Rewrite all the records below as a numbered list with one line per item, and leave out the blank lines.

##### Entries provided

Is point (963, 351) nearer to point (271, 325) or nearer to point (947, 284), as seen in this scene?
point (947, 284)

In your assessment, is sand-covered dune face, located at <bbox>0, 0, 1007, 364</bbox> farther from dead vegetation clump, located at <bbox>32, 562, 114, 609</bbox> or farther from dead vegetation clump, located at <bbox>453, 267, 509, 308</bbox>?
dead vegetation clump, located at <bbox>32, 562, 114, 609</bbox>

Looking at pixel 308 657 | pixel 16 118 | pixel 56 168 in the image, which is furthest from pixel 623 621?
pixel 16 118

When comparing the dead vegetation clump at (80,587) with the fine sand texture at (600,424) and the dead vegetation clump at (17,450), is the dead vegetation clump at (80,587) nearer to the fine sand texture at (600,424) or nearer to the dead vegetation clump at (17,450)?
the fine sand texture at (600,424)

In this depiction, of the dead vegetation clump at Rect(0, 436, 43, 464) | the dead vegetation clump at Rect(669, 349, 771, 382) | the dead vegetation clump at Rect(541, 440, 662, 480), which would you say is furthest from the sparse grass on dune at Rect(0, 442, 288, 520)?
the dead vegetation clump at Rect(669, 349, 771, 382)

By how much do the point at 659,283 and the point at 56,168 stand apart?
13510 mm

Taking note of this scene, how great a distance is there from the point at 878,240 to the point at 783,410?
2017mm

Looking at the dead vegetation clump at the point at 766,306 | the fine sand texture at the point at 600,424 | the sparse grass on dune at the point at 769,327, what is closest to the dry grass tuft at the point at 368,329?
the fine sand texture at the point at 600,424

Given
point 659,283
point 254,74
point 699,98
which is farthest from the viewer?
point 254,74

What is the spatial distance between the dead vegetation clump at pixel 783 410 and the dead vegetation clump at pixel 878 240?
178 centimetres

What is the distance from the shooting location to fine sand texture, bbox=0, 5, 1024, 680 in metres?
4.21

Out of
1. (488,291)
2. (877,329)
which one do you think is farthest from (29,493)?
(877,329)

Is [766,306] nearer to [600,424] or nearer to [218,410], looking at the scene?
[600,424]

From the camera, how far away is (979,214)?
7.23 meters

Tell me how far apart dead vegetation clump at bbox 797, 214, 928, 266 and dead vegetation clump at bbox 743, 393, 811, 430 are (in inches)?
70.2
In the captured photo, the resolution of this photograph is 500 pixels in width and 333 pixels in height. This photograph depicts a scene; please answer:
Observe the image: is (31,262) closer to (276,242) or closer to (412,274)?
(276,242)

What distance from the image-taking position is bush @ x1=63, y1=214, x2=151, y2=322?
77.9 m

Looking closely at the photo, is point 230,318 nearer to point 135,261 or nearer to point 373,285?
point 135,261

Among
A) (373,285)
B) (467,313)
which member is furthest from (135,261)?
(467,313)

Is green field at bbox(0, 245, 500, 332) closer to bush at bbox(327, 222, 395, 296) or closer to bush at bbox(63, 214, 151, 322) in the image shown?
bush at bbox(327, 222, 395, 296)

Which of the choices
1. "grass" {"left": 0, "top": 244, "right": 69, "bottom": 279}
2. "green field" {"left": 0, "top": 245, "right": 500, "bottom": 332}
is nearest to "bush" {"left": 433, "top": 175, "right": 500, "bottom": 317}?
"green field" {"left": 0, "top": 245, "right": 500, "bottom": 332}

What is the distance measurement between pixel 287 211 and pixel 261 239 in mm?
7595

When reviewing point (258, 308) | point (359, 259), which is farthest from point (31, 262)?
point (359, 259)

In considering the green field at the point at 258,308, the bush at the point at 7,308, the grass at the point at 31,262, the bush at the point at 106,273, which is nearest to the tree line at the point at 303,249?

##########

[Solution]
1. Is point (963, 351) nearer to point (271, 325) or nearer to point (947, 284), as seen in this scene?
2. point (947, 284)
3. In your assessment, is sand-covered dune face, located at <bbox>0, 0, 1007, 364</bbox> farther from dead vegetation clump, located at <bbox>32, 562, 114, 609</bbox> or farther from dead vegetation clump, located at <bbox>453, 267, 509, 308</bbox>?
4. dead vegetation clump, located at <bbox>32, 562, 114, 609</bbox>
5. Looking at pixel 308 657 | pixel 16 118 | pixel 56 168 in the image, which is furthest from pixel 623 621?
6. pixel 16 118
7. When comparing the dead vegetation clump at (80,587) with the fine sand texture at (600,424) and the dead vegetation clump at (17,450), is the dead vegetation clump at (80,587) nearer to the fine sand texture at (600,424) or nearer to the dead vegetation clump at (17,450)?
8. the fine sand texture at (600,424)
9. In this depiction, of the dead vegetation clump at Rect(0, 436, 43, 464) | the dead vegetation clump at Rect(669, 349, 771, 382) | the dead vegetation clump at Rect(541, 440, 662, 480), which would you say is furthest from the sparse grass on dune at Rect(0, 442, 288, 520)?
10. the dead vegetation clump at Rect(669, 349, 771, 382)
11. By how much do the point at 659,283 and the point at 56,168 stand apart?
12. 13510 mm
13. Taking note of this scene, how great a distance is there from the point at 878,240 to the point at 783,410?
14. 2017mm
15. Looking at the dead vegetation clump at the point at 766,306 | the fine sand texture at the point at 600,424 | the sparse grass on dune at the point at 769,327, what is closest to the dry grass tuft at the point at 368,329?
16. the fine sand texture at the point at 600,424
17. Given
18. point 659,283
19. point 254,74
20. point 699,98
21. which is farthest from the viewer?
22. point 254,74
23. What is the spatial distance between the dead vegetation clump at pixel 783 410 and the dead vegetation clump at pixel 878 240?
24. 178 centimetres
25. What is the distance from the shooting location to fine sand texture, bbox=0, 5, 1024, 680 in metres?
26. 4.21
27. Out of
28. 1. (488,291)
29. 2. (877,329)
30. which one do you think is farthest from (29,493)?
31. (877,329)
32. Is [766,306] nearer to [600,424] or nearer to [218,410], looking at the scene?
33. [600,424]
34. From the camera, how far away is (979,214)?
35. 7.23 meters
36. Tell me how far apart dead vegetation clump at bbox 797, 214, 928, 266 and dead vegetation clump at bbox 743, 393, 811, 430 are (in inches)?
37. 70.2
38. In the captured photo, the resolution of this photograph is 500 pixels in width and 333 pixels in height. This photograph depicts a scene; please answer:
39. Observe the image: is (31,262) closer to (276,242) or closer to (412,274)?
40. (276,242)
41. What distance from the image-taking position is bush @ x1=63, y1=214, x2=151, y2=322?
42. 77.9 m
43. Looking closely at the photo, is point 230,318 nearer to point 135,261 or nearer to point 373,285?
44. point 135,261
45. Among
46. A) (373,285)
47. B) (467,313)
48. which member is furthest from (135,261)?
49. (467,313)
50. Is green field at bbox(0, 245, 500, 332) closer to bush at bbox(327, 222, 395, 296) or closer to bush at bbox(63, 214, 151, 322) in the image shown?
51. bush at bbox(327, 222, 395, 296)
52. Which of the choices
53. 1. "grass" {"left": 0, "top": 244, "right": 69, "bottom": 279}
54. 2. "green field" {"left": 0, "top": 245, "right": 500, "bottom": 332}
55. is nearest to "bush" {"left": 433, "top": 175, "right": 500, "bottom": 317}?
56. "green field" {"left": 0, "top": 245, "right": 500, "bottom": 332}
57. What is the distance measurement between pixel 287 211 and pixel 261 239 in mm?
58. 7595
59. When reviewing point (258, 308) | point (359, 259), which is farthest from point (31, 262)?
60. point (359, 259)
61. In considering the green field at the point at 258,308, the bush at the point at 7,308, the grass at the point at 31,262, the bush at the point at 106,273, which is nearest to the tree line at the point at 303,249?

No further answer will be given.